Yesterday, Copper Nickel launched their e-reader, "Coin," featuring my essay "Race, Authority, Culpability," accompanied by my dialect story "It," which they have nominated for the 2012 Pushcart Prize. In that essay, I discuss the difficulty I've had placing work from my novel "Gone," and finding literary representation. I go on to make an argument about race and publishing and craft:
"Every story fails in representation if it is concerned with being representative. Every narrative reinscribes the problematic past in terms of the present. Even writing attempted humbly, with a mastery of craft and an excess of lived experience, cannot be equal to the world. The aestheticizing impulse is fundamental to narrative: to order and make beautiful. Yet what narrative is adequate to human suffering? What are the aesthetics of Vietnam or Hiroshima? What meaning should be made from the Holocaust? Narrative is not exculpatory, nor should it be.
The only way to grapple with the irresolvable is to recognize that we are culpable for what we say and how we say it. That does not mean we shouldn't consider the difficult or contested--unless we seek an art less easy, we will fight the same battles, encounter the same barriers. And so I hope we have the courage to earn authority rather than assert it, to attempt knowing that though we're likely to fail, we have a responsibility to try."
At HTMLgiant, Kyle Minor was kind in response: "The inaugural issue includes poems from Dan Albergotti, Sandy Florian, Ed Pavlic, and Ginny Hoyle, Snezana Zabic’s essay “Meet Satan,” and, most interestingly, a portfolio of work by and about Michael Copperman, whose story “It” is written, as he describes it, in “black Delta dialect, not reproducing African-American Vernacular English (AAVE) so much as depicting a particular boy speaking it,” although the story’s author self-describes as “a Japanese-Hawaiian Russo-Polish Jew” in his essay “Race, Authenticity, Culpability,” which appears alongside the story."
At Big Other, Amber Sparks reacts to my essay, asking:
Amber Sparks at Big Other also weighed in, asking: "Well, so, what if Mike taught for years in these schools and knows these kids better than, say, a wealthy black person living in Park Slope, Brooklyn?
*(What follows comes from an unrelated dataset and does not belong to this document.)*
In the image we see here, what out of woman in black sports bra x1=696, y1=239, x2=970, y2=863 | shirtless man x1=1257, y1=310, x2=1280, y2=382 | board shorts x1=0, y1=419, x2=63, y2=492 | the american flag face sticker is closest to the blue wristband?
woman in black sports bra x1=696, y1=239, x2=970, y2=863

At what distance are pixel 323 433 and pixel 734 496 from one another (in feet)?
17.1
Or not? Who bestows authority? Who has it and who doesn’t? What about race and class? What does it say about who we are that we cannot answer these questions but become so uncomfortable, and sometimes so defensive when we try to?"
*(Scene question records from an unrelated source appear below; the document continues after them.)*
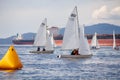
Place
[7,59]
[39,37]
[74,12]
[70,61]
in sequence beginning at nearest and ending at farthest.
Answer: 1. [7,59]
2. [70,61]
3. [74,12]
4. [39,37]

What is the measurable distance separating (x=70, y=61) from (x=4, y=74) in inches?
729

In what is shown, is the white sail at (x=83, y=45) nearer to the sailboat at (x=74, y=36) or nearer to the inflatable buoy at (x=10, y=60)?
the sailboat at (x=74, y=36)

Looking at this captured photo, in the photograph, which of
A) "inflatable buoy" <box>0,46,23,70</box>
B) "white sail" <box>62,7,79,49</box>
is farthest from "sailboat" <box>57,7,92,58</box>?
"inflatable buoy" <box>0,46,23,70</box>

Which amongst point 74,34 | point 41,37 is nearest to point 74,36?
point 74,34

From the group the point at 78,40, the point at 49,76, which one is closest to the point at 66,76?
the point at 49,76

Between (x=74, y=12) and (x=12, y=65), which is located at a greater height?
(x=74, y=12)

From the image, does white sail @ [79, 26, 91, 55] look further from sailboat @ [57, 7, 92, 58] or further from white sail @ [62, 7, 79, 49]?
white sail @ [62, 7, 79, 49]

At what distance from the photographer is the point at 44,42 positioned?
254ft

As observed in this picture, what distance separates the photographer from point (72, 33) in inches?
2317

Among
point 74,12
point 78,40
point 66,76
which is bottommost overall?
point 66,76

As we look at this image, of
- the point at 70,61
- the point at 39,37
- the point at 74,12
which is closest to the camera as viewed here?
the point at 70,61

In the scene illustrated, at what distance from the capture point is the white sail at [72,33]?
58.2 meters

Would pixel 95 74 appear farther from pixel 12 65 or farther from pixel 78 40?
pixel 78 40

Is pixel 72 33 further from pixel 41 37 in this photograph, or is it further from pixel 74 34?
pixel 41 37
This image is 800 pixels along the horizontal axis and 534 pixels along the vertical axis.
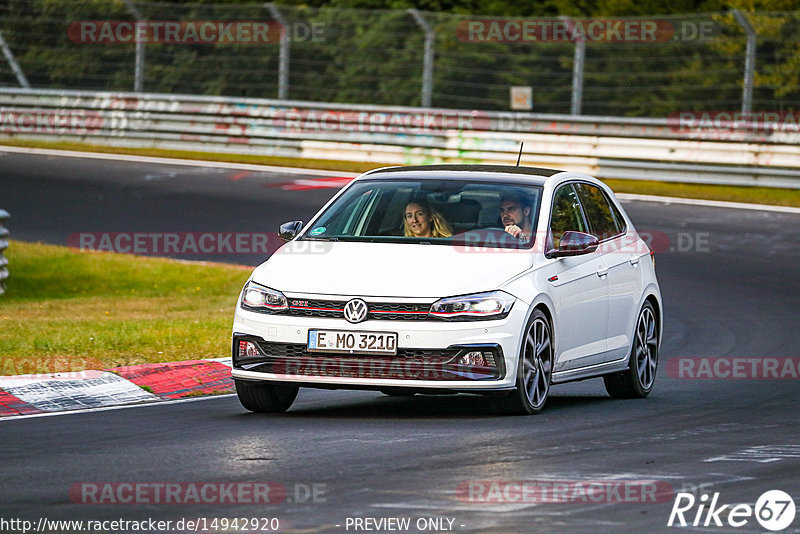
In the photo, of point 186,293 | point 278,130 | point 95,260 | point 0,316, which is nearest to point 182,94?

Good question, is what I find myself saying. Occasionally I have tried to respond to such questions after pieces about these issues by Roxane Gay at HTMLgiant, who I quote in my essay, and I find myself inevitably lecturing some twenty-three-year old mfa who believes it's much better to be a writer of color or a woman, and that America is surely post-racial. My position, as I note, is simultaneously that it's difficult to write about unmainstream experiences, and too, that 'experience' or phenotype alone are not adequate means of conferring authorial authority. This conversation is a difficult one, and a personal one, as for me, the stakes are the success of work I've spent seven years on. I hope the conversation continues, however, as it's both necessary and important.